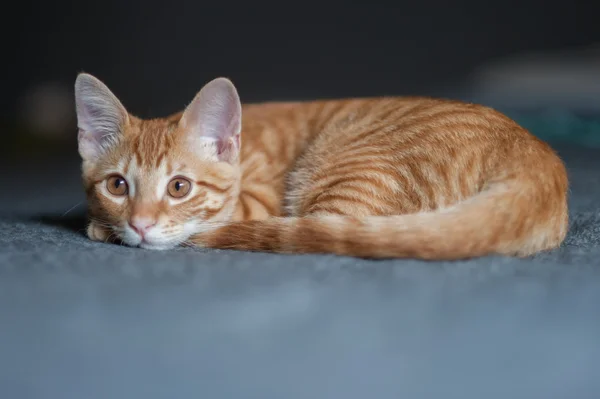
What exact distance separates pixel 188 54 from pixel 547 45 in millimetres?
2657

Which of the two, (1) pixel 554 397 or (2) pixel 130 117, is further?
(2) pixel 130 117

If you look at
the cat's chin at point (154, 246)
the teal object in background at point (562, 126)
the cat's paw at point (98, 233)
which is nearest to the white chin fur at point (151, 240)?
the cat's chin at point (154, 246)

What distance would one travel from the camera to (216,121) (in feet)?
5.81

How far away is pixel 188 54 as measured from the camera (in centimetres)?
516

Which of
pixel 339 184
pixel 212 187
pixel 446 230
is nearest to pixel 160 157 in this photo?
pixel 212 187

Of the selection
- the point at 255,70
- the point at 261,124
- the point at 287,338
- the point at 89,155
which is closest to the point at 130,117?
the point at 89,155

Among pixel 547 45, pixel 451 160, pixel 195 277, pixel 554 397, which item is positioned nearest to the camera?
pixel 554 397

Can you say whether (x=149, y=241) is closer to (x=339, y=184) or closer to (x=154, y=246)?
(x=154, y=246)

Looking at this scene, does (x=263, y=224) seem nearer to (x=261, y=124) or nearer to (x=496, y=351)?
(x=496, y=351)

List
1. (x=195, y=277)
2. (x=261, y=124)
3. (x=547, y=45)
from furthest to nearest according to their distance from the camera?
(x=547, y=45) < (x=261, y=124) < (x=195, y=277)

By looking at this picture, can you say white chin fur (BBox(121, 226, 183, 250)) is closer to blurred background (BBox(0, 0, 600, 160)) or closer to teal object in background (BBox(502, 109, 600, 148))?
blurred background (BBox(0, 0, 600, 160))

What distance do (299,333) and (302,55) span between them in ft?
13.7

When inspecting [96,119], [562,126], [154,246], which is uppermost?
[96,119]

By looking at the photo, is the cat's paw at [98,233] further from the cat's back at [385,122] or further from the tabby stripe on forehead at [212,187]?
the cat's back at [385,122]
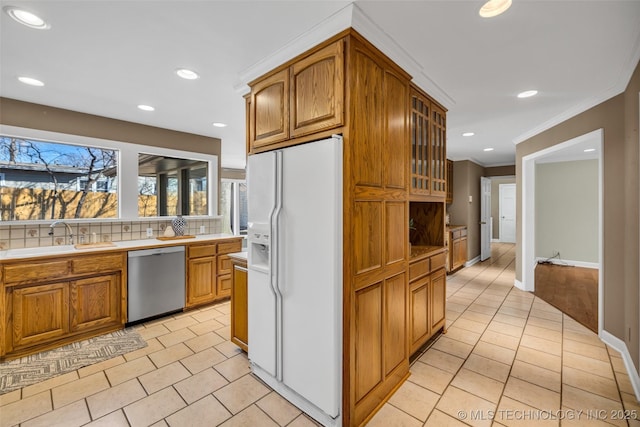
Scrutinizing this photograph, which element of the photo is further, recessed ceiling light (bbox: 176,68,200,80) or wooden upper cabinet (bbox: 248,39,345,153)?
recessed ceiling light (bbox: 176,68,200,80)

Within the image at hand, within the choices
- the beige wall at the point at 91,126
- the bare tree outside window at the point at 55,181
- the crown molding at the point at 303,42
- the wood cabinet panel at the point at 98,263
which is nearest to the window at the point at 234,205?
the beige wall at the point at 91,126

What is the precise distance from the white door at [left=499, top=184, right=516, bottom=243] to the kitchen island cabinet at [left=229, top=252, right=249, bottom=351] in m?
10.1

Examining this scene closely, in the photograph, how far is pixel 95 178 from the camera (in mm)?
3520

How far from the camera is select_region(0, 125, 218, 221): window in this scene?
303cm

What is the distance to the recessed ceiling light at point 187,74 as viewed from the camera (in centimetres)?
234

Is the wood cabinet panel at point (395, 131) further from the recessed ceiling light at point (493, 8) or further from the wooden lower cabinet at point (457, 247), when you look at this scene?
the wooden lower cabinet at point (457, 247)

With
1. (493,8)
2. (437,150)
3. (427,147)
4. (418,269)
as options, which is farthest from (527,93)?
(418,269)

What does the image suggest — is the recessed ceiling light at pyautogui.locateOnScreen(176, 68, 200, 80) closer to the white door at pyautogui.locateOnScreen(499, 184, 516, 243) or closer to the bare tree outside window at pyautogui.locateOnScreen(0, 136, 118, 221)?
the bare tree outside window at pyautogui.locateOnScreen(0, 136, 118, 221)

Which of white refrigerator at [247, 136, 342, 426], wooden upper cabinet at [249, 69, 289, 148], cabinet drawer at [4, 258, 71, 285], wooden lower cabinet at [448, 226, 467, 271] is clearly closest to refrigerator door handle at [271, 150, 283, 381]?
white refrigerator at [247, 136, 342, 426]

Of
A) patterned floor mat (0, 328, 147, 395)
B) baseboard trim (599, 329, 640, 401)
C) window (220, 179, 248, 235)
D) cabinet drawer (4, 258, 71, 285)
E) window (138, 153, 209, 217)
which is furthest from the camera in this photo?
window (220, 179, 248, 235)

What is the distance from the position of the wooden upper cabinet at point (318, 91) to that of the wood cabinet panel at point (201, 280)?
2.58 meters

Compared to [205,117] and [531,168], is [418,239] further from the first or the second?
[205,117]

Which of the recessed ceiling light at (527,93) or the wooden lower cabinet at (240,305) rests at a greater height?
the recessed ceiling light at (527,93)

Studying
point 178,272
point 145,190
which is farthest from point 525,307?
point 145,190
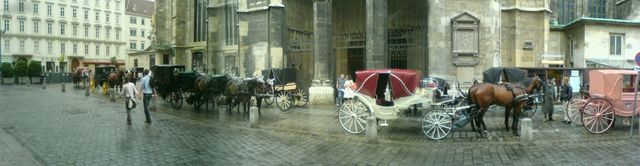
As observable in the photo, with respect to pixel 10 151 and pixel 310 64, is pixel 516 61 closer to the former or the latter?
pixel 310 64

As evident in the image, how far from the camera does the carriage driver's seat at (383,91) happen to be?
1227 centimetres

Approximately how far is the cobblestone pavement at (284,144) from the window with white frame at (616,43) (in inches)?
696

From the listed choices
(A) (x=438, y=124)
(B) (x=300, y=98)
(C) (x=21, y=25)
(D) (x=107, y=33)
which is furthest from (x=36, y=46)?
(A) (x=438, y=124)

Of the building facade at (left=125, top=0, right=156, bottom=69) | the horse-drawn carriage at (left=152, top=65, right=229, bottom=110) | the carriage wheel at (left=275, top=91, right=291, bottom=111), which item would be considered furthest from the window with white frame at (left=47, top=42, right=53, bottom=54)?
the carriage wheel at (left=275, top=91, right=291, bottom=111)

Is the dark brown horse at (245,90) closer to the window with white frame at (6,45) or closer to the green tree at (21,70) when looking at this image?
the green tree at (21,70)

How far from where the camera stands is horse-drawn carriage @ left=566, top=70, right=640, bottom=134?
12.2 metres

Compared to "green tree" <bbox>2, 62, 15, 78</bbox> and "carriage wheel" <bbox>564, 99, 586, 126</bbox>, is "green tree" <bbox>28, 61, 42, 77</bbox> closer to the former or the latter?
"green tree" <bbox>2, 62, 15, 78</bbox>

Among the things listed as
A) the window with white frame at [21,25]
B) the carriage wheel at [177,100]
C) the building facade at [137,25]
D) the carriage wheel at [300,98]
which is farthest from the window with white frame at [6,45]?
the carriage wheel at [300,98]

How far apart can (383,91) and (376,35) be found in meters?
8.65

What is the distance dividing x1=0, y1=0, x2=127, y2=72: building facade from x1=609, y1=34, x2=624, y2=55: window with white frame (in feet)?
181

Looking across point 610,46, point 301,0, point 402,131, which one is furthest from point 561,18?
point 402,131

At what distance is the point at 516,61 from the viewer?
23922 mm

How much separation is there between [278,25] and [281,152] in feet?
46.1

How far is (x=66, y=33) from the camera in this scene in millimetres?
Result: 69188
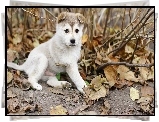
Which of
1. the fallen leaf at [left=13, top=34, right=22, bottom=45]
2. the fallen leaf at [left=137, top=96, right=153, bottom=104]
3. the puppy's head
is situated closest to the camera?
the puppy's head

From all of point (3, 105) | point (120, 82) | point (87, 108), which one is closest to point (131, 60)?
point (120, 82)

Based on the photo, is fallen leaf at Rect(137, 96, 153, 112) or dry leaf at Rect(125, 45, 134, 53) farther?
dry leaf at Rect(125, 45, 134, 53)

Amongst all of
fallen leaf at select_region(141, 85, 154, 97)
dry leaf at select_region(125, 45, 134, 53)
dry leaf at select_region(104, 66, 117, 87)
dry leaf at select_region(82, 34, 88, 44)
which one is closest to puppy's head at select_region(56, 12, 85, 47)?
dry leaf at select_region(82, 34, 88, 44)

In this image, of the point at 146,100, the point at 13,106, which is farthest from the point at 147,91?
the point at 13,106

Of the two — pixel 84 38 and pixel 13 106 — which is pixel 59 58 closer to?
pixel 84 38

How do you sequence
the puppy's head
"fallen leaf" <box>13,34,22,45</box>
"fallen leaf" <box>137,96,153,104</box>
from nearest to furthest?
the puppy's head, "fallen leaf" <box>137,96,153,104</box>, "fallen leaf" <box>13,34,22,45</box>

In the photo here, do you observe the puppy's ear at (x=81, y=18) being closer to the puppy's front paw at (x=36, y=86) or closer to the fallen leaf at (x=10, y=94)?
the puppy's front paw at (x=36, y=86)

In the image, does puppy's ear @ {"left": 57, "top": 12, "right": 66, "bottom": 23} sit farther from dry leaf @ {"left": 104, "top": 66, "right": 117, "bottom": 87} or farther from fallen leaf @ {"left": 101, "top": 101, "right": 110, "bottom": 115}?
fallen leaf @ {"left": 101, "top": 101, "right": 110, "bottom": 115}

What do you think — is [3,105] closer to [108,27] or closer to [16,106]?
[16,106]
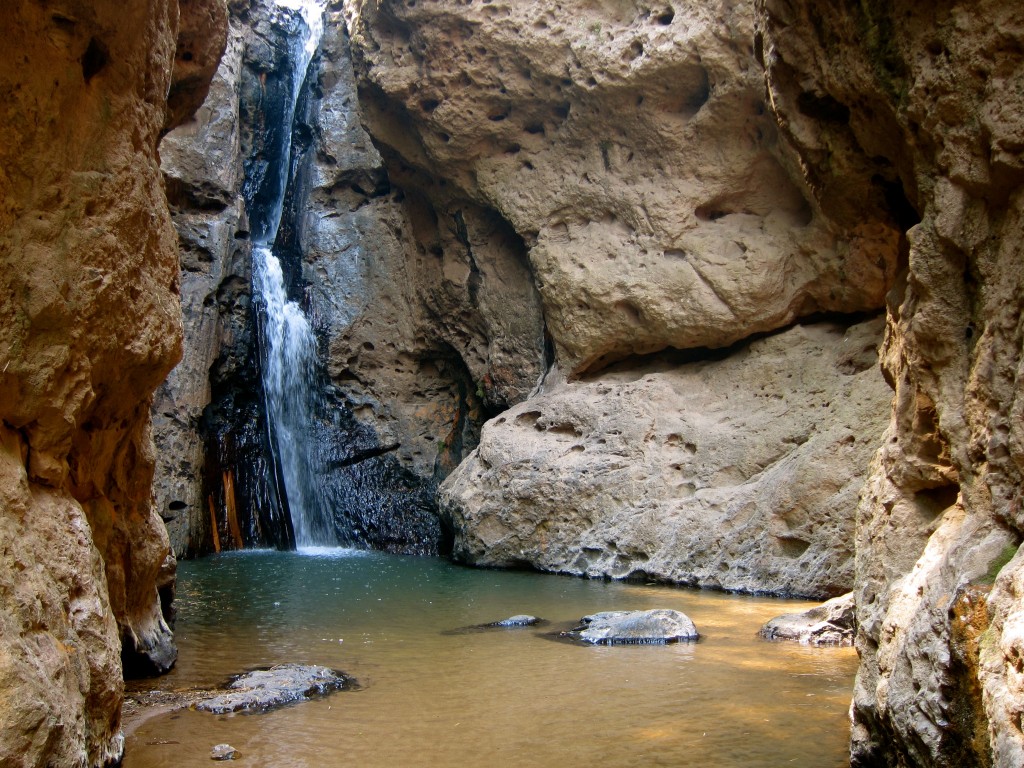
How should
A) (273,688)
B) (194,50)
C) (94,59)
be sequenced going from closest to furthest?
1. (94,59)
2. (273,688)
3. (194,50)

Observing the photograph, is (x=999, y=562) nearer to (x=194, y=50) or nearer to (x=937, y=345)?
(x=937, y=345)

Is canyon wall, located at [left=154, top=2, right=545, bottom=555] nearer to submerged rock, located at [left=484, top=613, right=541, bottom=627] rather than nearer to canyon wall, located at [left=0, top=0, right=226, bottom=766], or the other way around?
submerged rock, located at [left=484, top=613, right=541, bottom=627]

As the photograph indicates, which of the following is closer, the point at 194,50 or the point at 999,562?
the point at 999,562

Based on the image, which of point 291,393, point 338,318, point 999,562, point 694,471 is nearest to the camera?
point 999,562

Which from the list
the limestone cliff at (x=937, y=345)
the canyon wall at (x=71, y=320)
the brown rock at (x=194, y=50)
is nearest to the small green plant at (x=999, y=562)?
the limestone cliff at (x=937, y=345)

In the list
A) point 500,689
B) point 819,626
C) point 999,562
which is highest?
point 999,562

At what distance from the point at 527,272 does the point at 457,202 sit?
1776mm

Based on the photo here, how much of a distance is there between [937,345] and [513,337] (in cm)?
1192

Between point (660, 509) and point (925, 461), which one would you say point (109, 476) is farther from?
point (660, 509)

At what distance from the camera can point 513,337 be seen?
15492 millimetres

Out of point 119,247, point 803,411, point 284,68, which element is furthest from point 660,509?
point 284,68

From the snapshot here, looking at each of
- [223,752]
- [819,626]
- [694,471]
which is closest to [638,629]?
[819,626]

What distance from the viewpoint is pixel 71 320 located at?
12.5 feet

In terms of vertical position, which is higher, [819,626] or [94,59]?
[94,59]
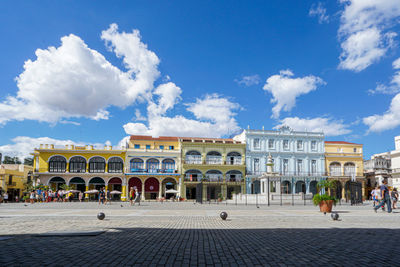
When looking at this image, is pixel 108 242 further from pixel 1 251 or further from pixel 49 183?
pixel 49 183

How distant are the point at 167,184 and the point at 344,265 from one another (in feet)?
152

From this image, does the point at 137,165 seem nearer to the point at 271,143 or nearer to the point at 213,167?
the point at 213,167

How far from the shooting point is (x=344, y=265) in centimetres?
521

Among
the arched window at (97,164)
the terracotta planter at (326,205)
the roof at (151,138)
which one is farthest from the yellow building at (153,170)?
the terracotta planter at (326,205)

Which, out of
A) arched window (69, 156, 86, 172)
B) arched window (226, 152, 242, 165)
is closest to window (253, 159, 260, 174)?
arched window (226, 152, 242, 165)

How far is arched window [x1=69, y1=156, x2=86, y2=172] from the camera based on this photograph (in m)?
48.2

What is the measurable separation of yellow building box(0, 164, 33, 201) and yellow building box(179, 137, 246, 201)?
1121 inches

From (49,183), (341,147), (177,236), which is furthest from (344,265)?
(341,147)

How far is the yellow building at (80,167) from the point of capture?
47562mm

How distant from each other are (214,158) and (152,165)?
1032 cm

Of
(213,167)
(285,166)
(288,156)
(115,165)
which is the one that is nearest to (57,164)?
(115,165)

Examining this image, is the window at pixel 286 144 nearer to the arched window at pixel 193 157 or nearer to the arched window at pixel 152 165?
the arched window at pixel 193 157

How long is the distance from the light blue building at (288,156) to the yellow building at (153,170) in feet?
40.5

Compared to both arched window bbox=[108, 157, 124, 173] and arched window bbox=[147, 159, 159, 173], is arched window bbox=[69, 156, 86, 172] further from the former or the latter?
arched window bbox=[147, 159, 159, 173]
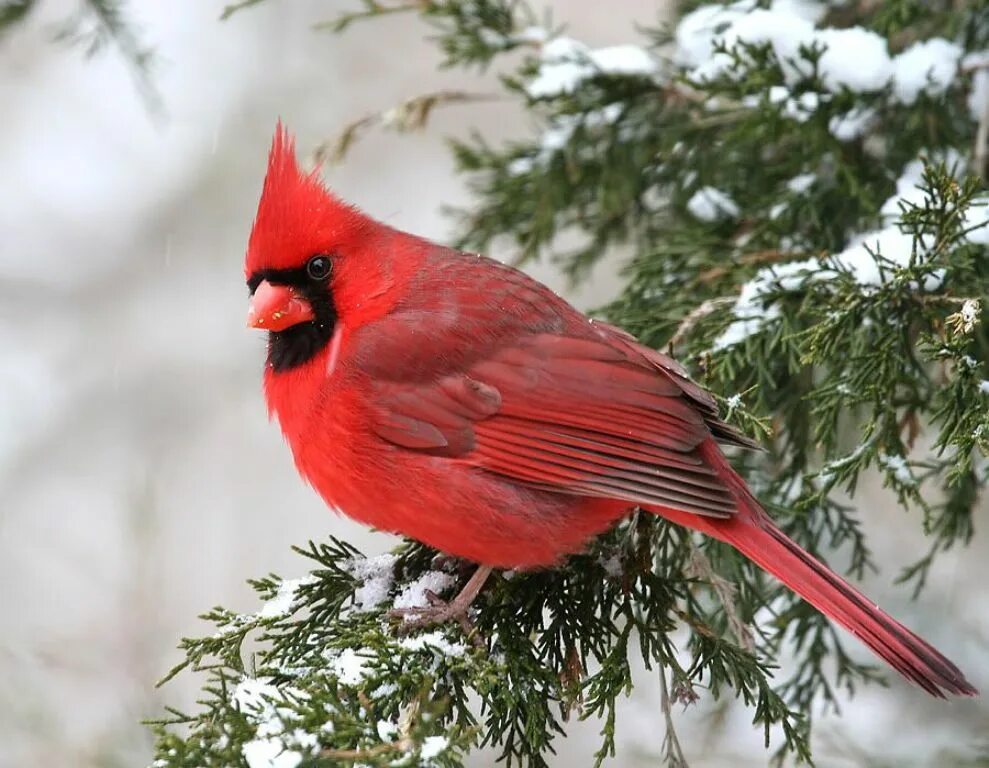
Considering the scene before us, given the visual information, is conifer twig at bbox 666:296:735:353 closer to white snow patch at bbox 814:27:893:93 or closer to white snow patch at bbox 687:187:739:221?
..............................
Work instructions :: Extract the run of lines beginning with the line that holds "How long is" and ending at the last line of the data, inclusive. Exclude any pictures from the copy.

Finished exercise ::
How long is the distance from the light blue building at (288,156) to the yellow building at (153,170) in feet?
40.5

Compared to both arched window bbox=[108, 157, 124, 173] and arched window bbox=[147, 159, 159, 173], is arched window bbox=[69, 156, 86, 172] further from the former or the latter?
arched window bbox=[147, 159, 159, 173]
Considering the scene before us, given the visual information, is conifer twig at bbox 666:296:735:353 closer to white snow patch at bbox 814:27:893:93 or closer to white snow patch at bbox 687:187:739:221?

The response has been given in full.